PDF Parser Reference¶

pdfnaut.cos.parser.MapObject: TypeAlias = 'PdfObject | PdfStream | FreeObject'¶

str(object=’’) -> str str(bytes_or_buffer[, encoding[, errors]]) -> str

Create a new string object from the given object. If encoding or errors is specified, then the object must expose a data buffer that will be decoded using the given encoding and error handler. Otherwise, returns the result of object.__str__() (if defined) or repr(object). encoding defaults to sys.getdefaultencoding(). errors defaults to ‘strict’.

class pdfnaut.cos.parser.ObjectMap[source]¶

Bases: UserDict[int, PdfObject | PdfStream | FreeObject]

A mapping of object numbers to either object references, in-use objects or free objects.

Object references included in ObjectMap.unresolved are items that have not been requested yet. Once an object is requested, it is removed from the unresolved set and added to the map as is.

Free objects are indicated with the FreeObject class.

__init__(pdf: PdfParser) → None[source]¶

add(pdf_object: PdfObject | PdfStream) → PdfReference[PdfObject | PdfStream][source]¶: Adds a new pdf_object to the map. Returns its reference.

delete(obj_num: int) → MapObject | None[source]¶: Deletes object with number obj_num.

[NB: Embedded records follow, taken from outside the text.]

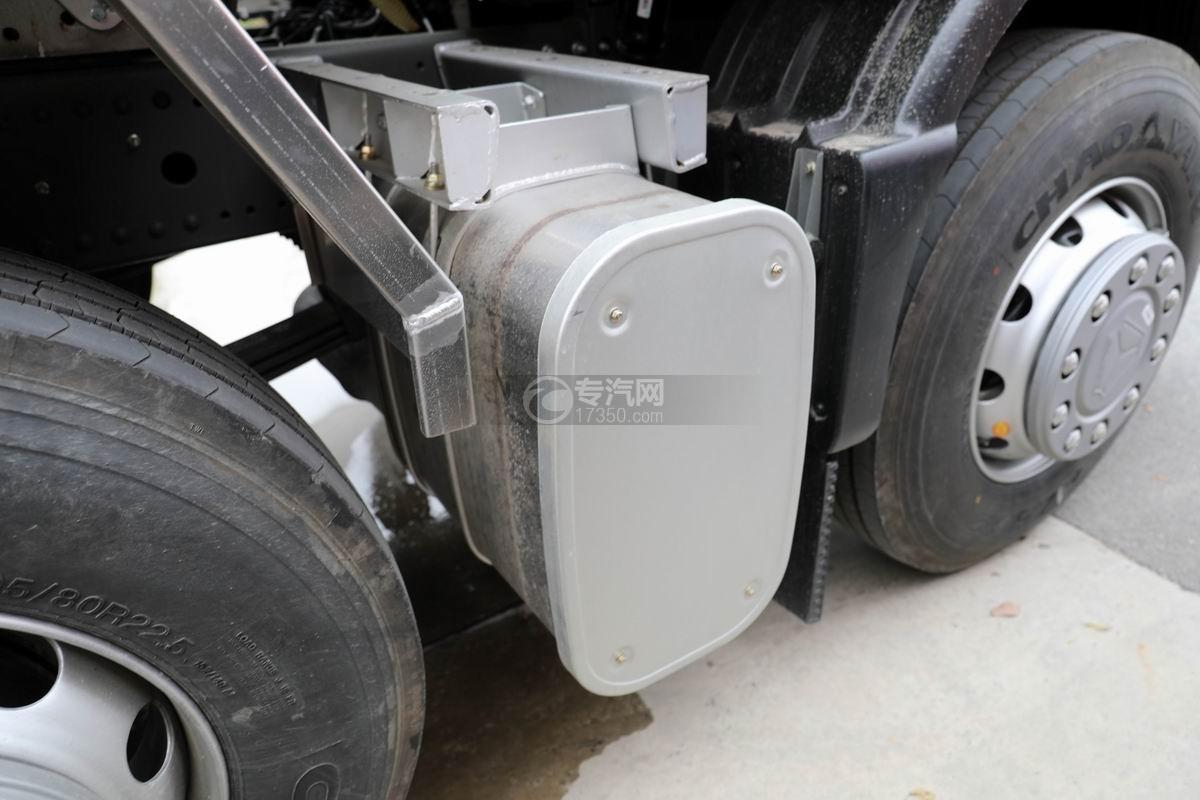 重汽汕德卡前四后八鋁合金運油車尾氣處理裝置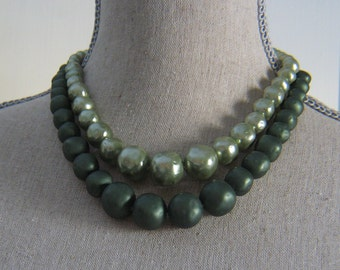 Vintage Double Strand Two Tone Green Plastic Pearl Necklace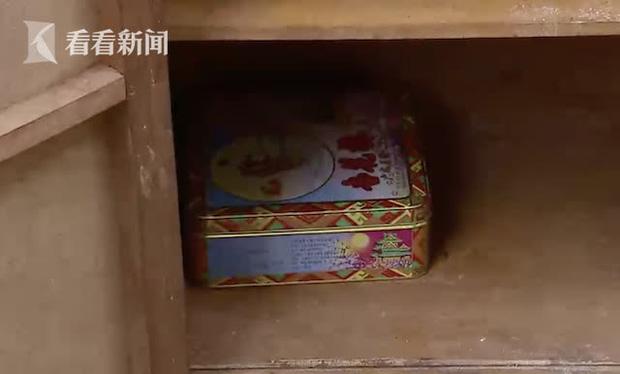 """Vứt chiếc tủ cũ của cha quá cố, con trai """"sốc nặng"""" khi nhận lại thứ không ngờ - 1"""
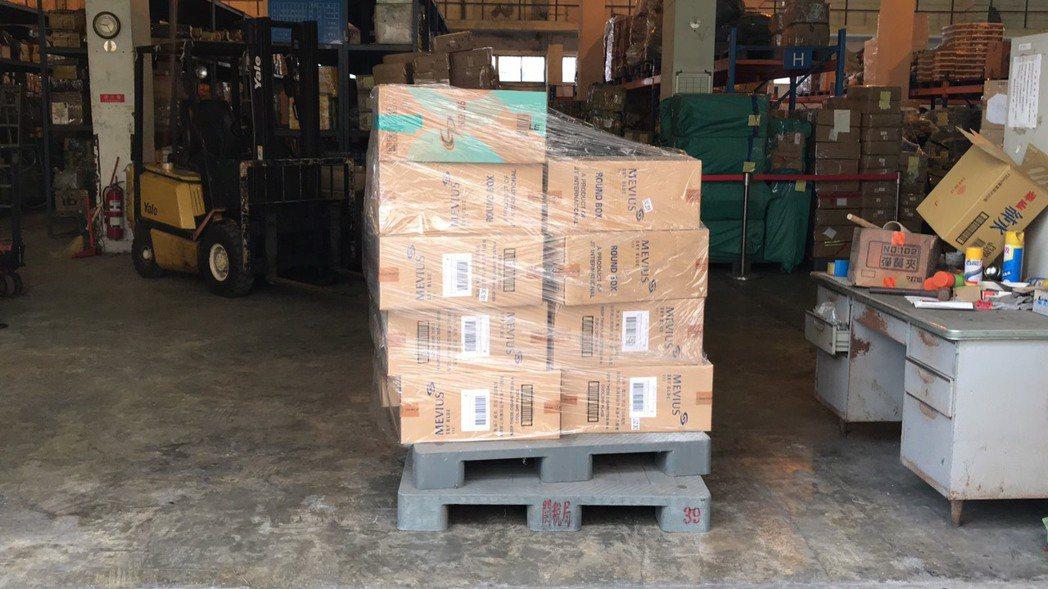 國安局官員涉嫌夾帶9千多條香菸闖關入境,被海關查扣存放在私貨倉庫。 (讀者提供)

Returns the object if it exists, otherwise returns None.

fill() → None[source]¶: Fills the object map with the items available in the PDF’s xref table.

free(obj_num: int) → None[source]¶: Marks object with number obj_num as a free object.

get_next_ref() → PdfReference[source]¶: Creates a new reference based on the current object number in the map.

initial_reference_map: dict[int, tuple[int, int]]¶: A mapping of object numbers to reference tuples for the initial entries made when the object map is filled.

unresolved¶: A set of unresolved object numbers (objects that have not been requested or cached yet).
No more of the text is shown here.